PAGE TEXT |
______

The decimal-printing loop is expanded in-place using shift-and-subtract instead of calling
`udiv/umod`. `mul32x32` still calls `__mulsi3`, but fewer times overall.
- **`-Ofast`** performs aggressive inlining and constant folding.
Hot paths (Newton iteration, interpolation) are flattened into straight-line arithmetic.
Most helper calls disappear entirely, which drastically cuts control-flow overhead.
#### (2) Stack Frame and Register Management
- **`-O0`** uses large stack frames and saves all callee-saved registers, even for leaf functions.
Many temporary values are spilled to memory (`sw/lw` pairs).
- **`-Os`** applies *leaf-function optimization*, minimizing stack size and omitting unnecessary saves.
The stack frame shrinks by roughly half.
- **`-Ofast`** goes further—flattened loops and full inlining reduce memory traffic,
keeping intermediate values entirely in registers.
#### (3) Arithmetic Transformation and Loop Simplification
- The unoptimized version performs general-purpose software division (`udiv`/`umod`)
in a bitwise loop for every decimal digit.
- Optimized versions inline that logic, replacing division with simple shifts and subtractions.
- In `-Ofast`, arithmetic patterns like `(lo << 16) | (hi >> 16)` and
`(3u << 16) - xy2` are merged into compact instruction sequences.
---
### Discussion
Compiler optimization clearly affects both **code structure** and **execution behavior**:
- `-Os` achieves **nearly half the code size** and doubles the speed by removing redundant calls
while preserving readability and correctness.

______

MATERIAL FOR THE TASK |
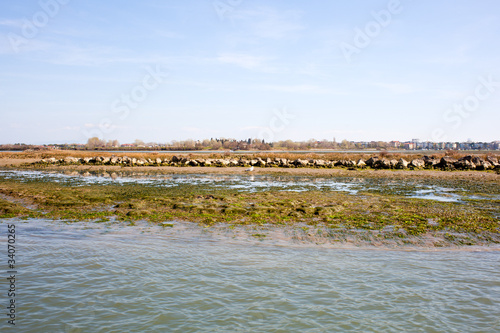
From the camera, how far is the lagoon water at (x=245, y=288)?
547 cm

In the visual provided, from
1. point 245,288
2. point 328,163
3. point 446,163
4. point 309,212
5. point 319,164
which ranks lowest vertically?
point 245,288

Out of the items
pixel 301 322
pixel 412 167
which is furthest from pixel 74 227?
pixel 412 167

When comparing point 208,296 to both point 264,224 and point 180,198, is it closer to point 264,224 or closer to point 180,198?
point 264,224

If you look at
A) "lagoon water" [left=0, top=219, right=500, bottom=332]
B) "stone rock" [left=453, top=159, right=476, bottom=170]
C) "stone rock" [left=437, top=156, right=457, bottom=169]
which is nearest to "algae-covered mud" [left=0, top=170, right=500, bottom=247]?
"lagoon water" [left=0, top=219, right=500, bottom=332]

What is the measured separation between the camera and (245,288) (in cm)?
666

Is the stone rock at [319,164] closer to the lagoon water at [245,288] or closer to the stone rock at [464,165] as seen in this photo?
→ the stone rock at [464,165]

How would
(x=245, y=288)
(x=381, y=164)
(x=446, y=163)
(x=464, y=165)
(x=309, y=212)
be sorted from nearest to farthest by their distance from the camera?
(x=245, y=288) → (x=309, y=212) → (x=464, y=165) → (x=446, y=163) → (x=381, y=164)

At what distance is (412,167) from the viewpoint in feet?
120

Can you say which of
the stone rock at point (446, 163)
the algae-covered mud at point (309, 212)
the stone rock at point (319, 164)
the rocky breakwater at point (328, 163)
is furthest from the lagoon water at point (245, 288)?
the stone rock at point (319, 164)

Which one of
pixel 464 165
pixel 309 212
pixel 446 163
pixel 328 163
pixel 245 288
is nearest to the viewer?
pixel 245 288

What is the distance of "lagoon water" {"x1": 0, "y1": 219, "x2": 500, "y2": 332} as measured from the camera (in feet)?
18.0

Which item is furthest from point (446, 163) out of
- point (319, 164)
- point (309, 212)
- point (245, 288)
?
point (245, 288)

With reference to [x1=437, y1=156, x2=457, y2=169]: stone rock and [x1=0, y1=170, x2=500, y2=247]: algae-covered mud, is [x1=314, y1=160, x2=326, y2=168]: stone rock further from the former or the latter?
[x1=0, y1=170, x2=500, y2=247]: algae-covered mud

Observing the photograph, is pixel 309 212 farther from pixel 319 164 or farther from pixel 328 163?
pixel 328 163
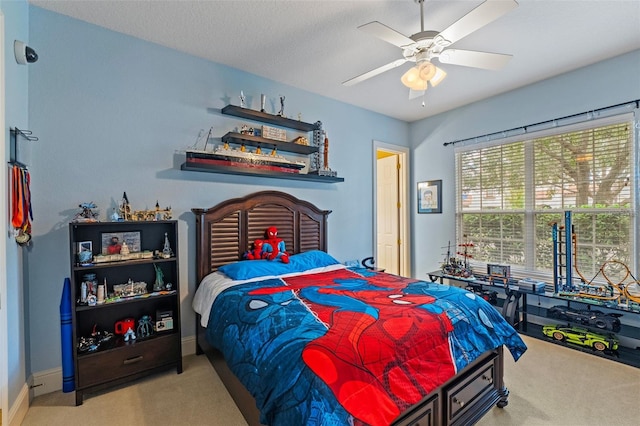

______

TASK REQUIREMENTS |
[1] Can you reproduce the compiler optimization text word for word, from "#### (2) Stack" up to and including "by roughly half."?
[2] Can you transcribe the records word for word, from the line with "At what distance" up to and including the final line of the records, leaving any pictures out of your answer?

ANSWERS BY TASK |
[1]
#### (2) Stack Frame and Register Management
- **`-O0`** uses large stack frames and saves all callee-saved registers, even for leaf functions.
Many temporary values are spilled to memory (`sw/lw` pairs).
- **`-Os`** applies *leaf-function optimization*, minimizing stack size and omitting unnecessary saves.
The stack frame shrinks by roughly half.

[2]
At what distance is (412,167) from the viewpoint in feet?
120

Can you say which of
the stone rock at point (446, 163)
the algae-covered mud at point (309, 212)
the stone rock at point (319, 164)
the rocky breakwater at point (328, 163)
is furthest from the lagoon water at point (245, 288)?
the stone rock at point (319, 164)

Which one of
pixel 464 165
pixel 309 212
pixel 446 163
pixel 328 163
pixel 245 288
is nearest to the viewer?
pixel 245 288

What is the distance of "lagoon water" {"x1": 0, "y1": 219, "x2": 500, "y2": 332} as measured from the camera (in feet)?
18.0

Which item is furthest from point (446, 163) out of
- point (319, 164)
- point (309, 212)
- point (245, 288)
?
point (245, 288)

With reference to [x1=437, y1=156, x2=457, y2=169]: stone rock and [x1=0, y1=170, x2=500, y2=247]: algae-covered mud, is [x1=314, y1=160, x2=326, y2=168]: stone rock further from the former or the latter?
[x1=0, y1=170, x2=500, y2=247]: algae-covered mud

Observing the photograph, is pixel 309 212 farther from pixel 319 164 or farther from pixel 328 163?
pixel 328 163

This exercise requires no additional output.